Bu Trenden İnebilmek Bir Mesele

Dünya sinemalarıyla aynı günlerde bizde de gösterime giren Hollywood’un yaz hitlerinden ‘Suikast Treni / Bullet Train Kotaro Isaka’nın ‘Maria Beetle’ isimli çok satan romanından uyarlanmış. Japonların ‘Shinkansen’ adını verdikleri gaga uçlu süper hızlı trende bir gece boyunca yaşananlar üzerinden katman katman ilerleyen öyküler finalde tek bir merkezde toplanırken izleyici de içinde koşuşturulan tren kadar hızlı gelişmelerin Agatha Christie romanlarına özgü gerilimi içine çekiliveriyor.

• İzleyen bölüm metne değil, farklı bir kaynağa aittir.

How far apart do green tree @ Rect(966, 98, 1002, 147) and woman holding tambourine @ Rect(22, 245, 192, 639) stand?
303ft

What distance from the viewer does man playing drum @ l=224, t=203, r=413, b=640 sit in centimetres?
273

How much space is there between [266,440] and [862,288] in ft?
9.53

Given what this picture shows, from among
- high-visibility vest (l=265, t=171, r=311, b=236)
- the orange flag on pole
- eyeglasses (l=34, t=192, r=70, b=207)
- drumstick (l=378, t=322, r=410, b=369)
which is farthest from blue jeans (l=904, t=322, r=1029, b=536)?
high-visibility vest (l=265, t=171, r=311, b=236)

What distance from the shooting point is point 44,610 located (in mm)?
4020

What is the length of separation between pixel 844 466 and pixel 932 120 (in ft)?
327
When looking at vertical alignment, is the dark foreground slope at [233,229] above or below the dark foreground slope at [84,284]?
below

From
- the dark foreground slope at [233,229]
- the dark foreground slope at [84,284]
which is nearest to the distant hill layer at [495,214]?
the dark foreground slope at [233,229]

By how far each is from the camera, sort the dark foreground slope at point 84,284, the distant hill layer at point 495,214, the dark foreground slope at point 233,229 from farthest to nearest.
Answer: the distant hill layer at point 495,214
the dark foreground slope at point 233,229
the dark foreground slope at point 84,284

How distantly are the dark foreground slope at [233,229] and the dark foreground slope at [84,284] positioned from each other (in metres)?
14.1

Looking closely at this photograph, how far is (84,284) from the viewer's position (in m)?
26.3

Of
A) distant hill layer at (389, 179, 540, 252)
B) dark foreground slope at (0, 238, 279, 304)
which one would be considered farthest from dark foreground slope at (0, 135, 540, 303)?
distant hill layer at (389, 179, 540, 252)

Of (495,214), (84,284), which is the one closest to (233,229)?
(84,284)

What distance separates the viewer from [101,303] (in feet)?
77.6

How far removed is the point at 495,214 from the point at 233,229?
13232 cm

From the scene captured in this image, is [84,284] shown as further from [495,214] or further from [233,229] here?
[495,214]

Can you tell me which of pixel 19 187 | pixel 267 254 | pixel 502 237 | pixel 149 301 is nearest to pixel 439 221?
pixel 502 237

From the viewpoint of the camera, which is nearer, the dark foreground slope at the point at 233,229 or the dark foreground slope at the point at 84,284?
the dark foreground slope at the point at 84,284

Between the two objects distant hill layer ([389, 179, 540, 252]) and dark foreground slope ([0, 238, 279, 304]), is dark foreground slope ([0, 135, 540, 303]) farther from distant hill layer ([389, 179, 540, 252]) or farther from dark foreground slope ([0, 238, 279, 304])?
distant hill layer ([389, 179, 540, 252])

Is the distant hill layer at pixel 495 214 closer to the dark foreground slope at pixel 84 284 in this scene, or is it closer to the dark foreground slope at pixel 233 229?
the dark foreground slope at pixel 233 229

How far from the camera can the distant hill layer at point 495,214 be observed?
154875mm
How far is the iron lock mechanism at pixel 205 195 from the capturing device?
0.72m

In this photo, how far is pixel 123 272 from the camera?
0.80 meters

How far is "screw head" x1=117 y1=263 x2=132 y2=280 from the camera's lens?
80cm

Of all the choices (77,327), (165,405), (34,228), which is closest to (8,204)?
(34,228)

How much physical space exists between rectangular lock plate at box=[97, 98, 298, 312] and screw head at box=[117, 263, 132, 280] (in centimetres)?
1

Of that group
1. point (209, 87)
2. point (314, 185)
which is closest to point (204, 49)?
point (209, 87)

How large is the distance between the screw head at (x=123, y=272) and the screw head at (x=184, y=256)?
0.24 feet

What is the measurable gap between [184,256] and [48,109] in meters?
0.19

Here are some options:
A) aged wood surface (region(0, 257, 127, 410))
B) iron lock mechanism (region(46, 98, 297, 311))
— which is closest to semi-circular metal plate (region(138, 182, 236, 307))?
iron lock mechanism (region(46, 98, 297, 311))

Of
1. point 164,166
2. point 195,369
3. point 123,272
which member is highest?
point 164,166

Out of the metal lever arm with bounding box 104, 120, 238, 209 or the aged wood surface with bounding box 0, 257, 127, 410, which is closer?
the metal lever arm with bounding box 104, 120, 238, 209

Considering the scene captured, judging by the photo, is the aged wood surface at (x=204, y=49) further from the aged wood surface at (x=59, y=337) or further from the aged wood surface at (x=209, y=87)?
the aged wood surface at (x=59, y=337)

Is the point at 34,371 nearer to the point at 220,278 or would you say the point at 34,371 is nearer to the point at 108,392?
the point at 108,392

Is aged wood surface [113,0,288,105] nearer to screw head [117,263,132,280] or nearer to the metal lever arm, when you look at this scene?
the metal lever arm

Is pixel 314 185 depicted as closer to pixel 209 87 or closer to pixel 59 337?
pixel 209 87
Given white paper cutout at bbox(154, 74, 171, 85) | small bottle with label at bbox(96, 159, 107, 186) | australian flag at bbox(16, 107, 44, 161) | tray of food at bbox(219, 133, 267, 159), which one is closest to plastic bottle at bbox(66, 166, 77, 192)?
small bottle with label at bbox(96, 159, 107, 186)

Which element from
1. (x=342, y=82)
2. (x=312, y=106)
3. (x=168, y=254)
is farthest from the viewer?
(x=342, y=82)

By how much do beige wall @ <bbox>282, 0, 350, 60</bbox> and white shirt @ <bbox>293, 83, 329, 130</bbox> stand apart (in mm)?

Ülkesinde hayli popüler olan Japon yazarın eseri Amerikan aksiyonları örnek alınarak yazılmış görünüyor, o nedenle adaptasyonda pek sıkıntı çekilmemiş. Tokyo’dan Kyoto’ya uzanan gece yolculuğu Hollywood stüdyolarında çekilmiş ancak filmin dokusundaki Uzak Doğu atmosferi korunmuş. Küçük oğlunu bir alışveriş merkezinin üst katından aşağı iterek ağır yaralanmasına neden olan gencin peşinde trene binen Kimura ve onun bilge görünümlü babası dışında kalan karakterleri çoklukla Amerikalı, Rus ya da Meksikalı olarak konumlandıran uyarlamanın esas yıldızı Brad Pitt’in oynadığı -romanda Nanao adını taşıyan- patronunun ona verdiği isimle ‘Uğur Böceği / Ladybug’ (ya da Japonca karşılığı ile ‘Tentoumushi’ –fazla bilgi göz çıkartmaz!) iş talimatlarını özgün metne adını veren kadın yöneticiden alıyor. İş arkadaşı Carver rahatsızlandığı için görev ona kalmıştır: Tokyo’dan bindiği trende bir başkasına ait çantayı çalacak ve ilk durakta inecektir. İş bu kadar basittir ancak o yapışkan şanssızlığı bu defa da peşini bırakmaz. Uzun saçlarını kafasındaki spor şapkanın örttüğü siyah çerçeveli gözlüklü, ‘dünyaya huzur ekersen huzur bulursun’ kafasındaki eksantrik dostumuz, içinde 10 milyon dolar bulunan gümüş renkli evrak çantasının ya da başka intikamların peşindeki bir avuç acımasız katille baş etmek durumundadır. Şans perisinden sevgi görmeyen adamımızın -trene sızmış zehirli bir ağaç yılanı dahil- her türlü tehlikeye hazırlıklı olmaktan başka seçeneği kalmamıştır.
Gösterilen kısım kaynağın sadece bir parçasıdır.